Dr. Katz
Photo: Mackenzie Stroh
Q: Every time I eat something salty, I feel the need to balance it with something sweet immediately afterward, and vice versa. How do I nip these cravings?—Anonymous New York City

A: Sugar and salt both stimulate your appetite. Thanks to a phenomenon known as sensory specific satiety, though, you can fill up on something sweet and only feel full of sweet food. If you switch over to salty, you are, in essence, activating a separate appetite meter that starts at empty. This is why we have room for dessert at the end of a big meal.

You break the cycle by taming the extremes. Our sensitivity to sugar and salt is dulled because of the huge amounts of both in manufactured foods.

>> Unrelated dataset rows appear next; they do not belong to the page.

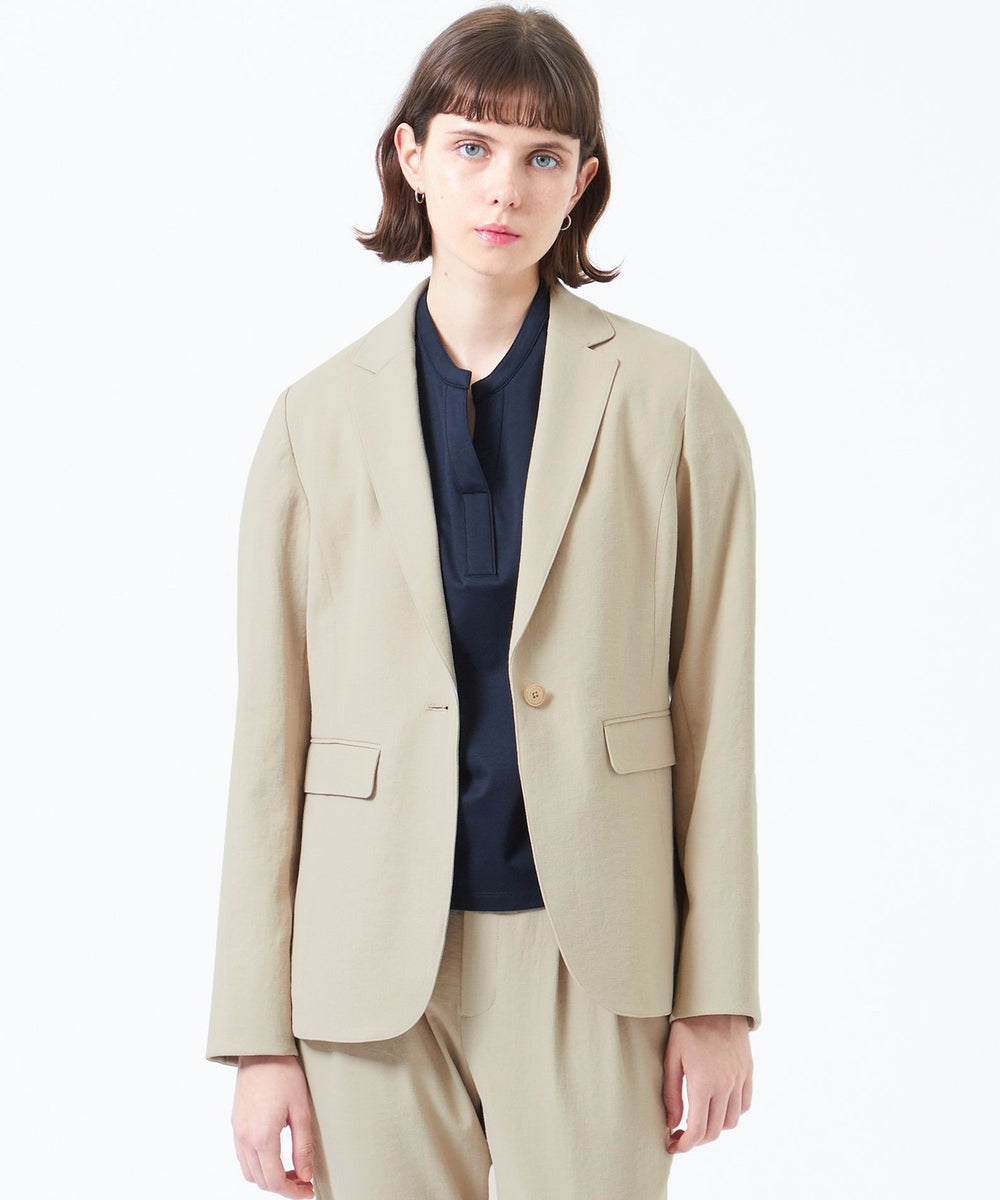 2025年春夏モデル】DRY OXFORD テーラードジャケット(ジャケット
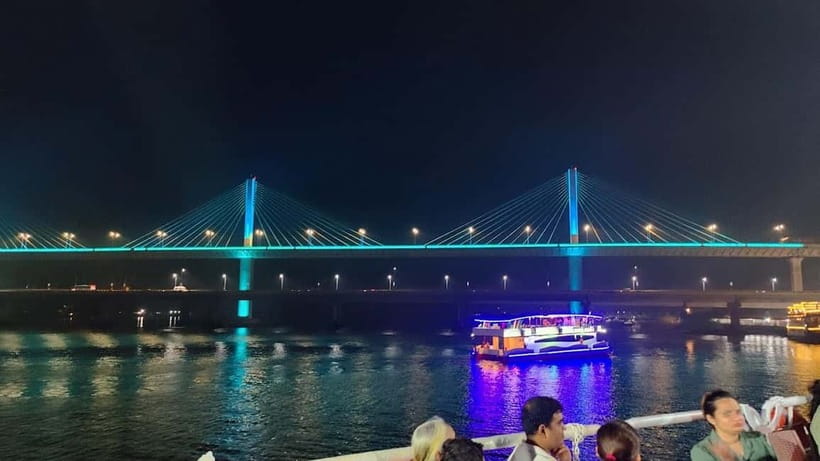 Panaji: Dinner Cruise in Goa with Hotel Transfer and 2 Beers - Magic show, Goan dance teaching, then nonstop dancing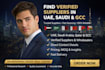 source trusted suppliers in uae, ksa, qatar and gcc
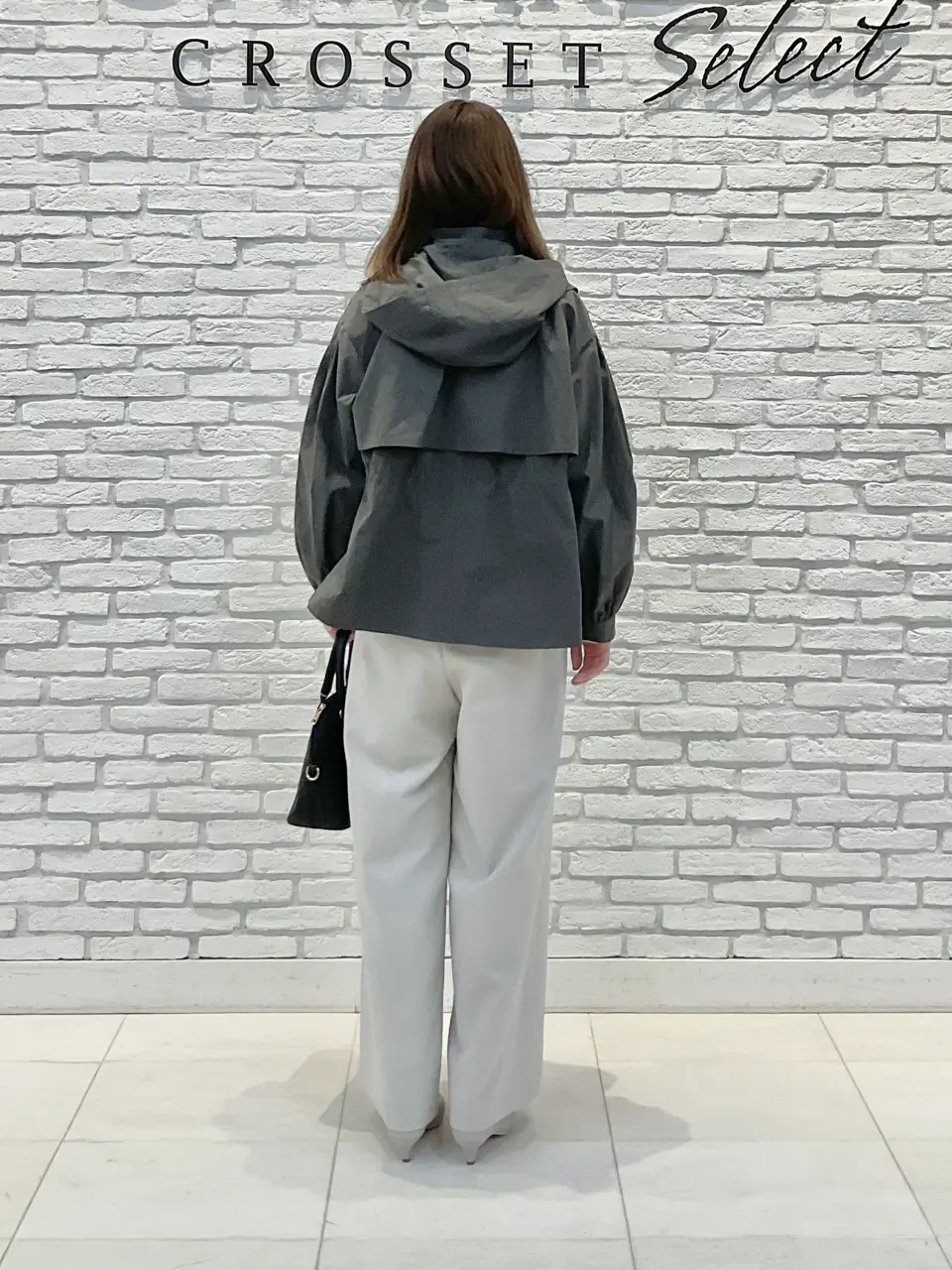 ONWARD CROSSET SELECT IZUMI コーディネート画像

Try starting your day with a breakfast of unsweetened whole grain cereals, nonfat dairy, and fruit, and follow it with a midmorning snack that is mildly sweet, such as dried fruit. Have a salty snack—nuts, say—in the afternoon, but don't mix it with any sweet flavors. After dinner take a break before you decide if you want a sweet dessert or a salty snack. You'll find this pattern quickly becomes habit and provides the structure you need to prevent the alternating cravings from getting started.

Here's one more crucial tip: Read food labels. Many pasta sauces and salad dressings have as much sugar as chocolate ice cream topping! Some breakfast cereals have more salt than corn chips. If a food is supposed to be salty, it should not have sugar (under any of its many aliases, such as high-fructose corn syrup) near the top of the ingredient list. If a food is supposed to be sweet, then make sure sodium isn't a major ingredient. Choose foods wisely, and you'll feel satisfied on fewer calories.

As a reminder, always consult your doctor for medical advice and treatment before starting any program.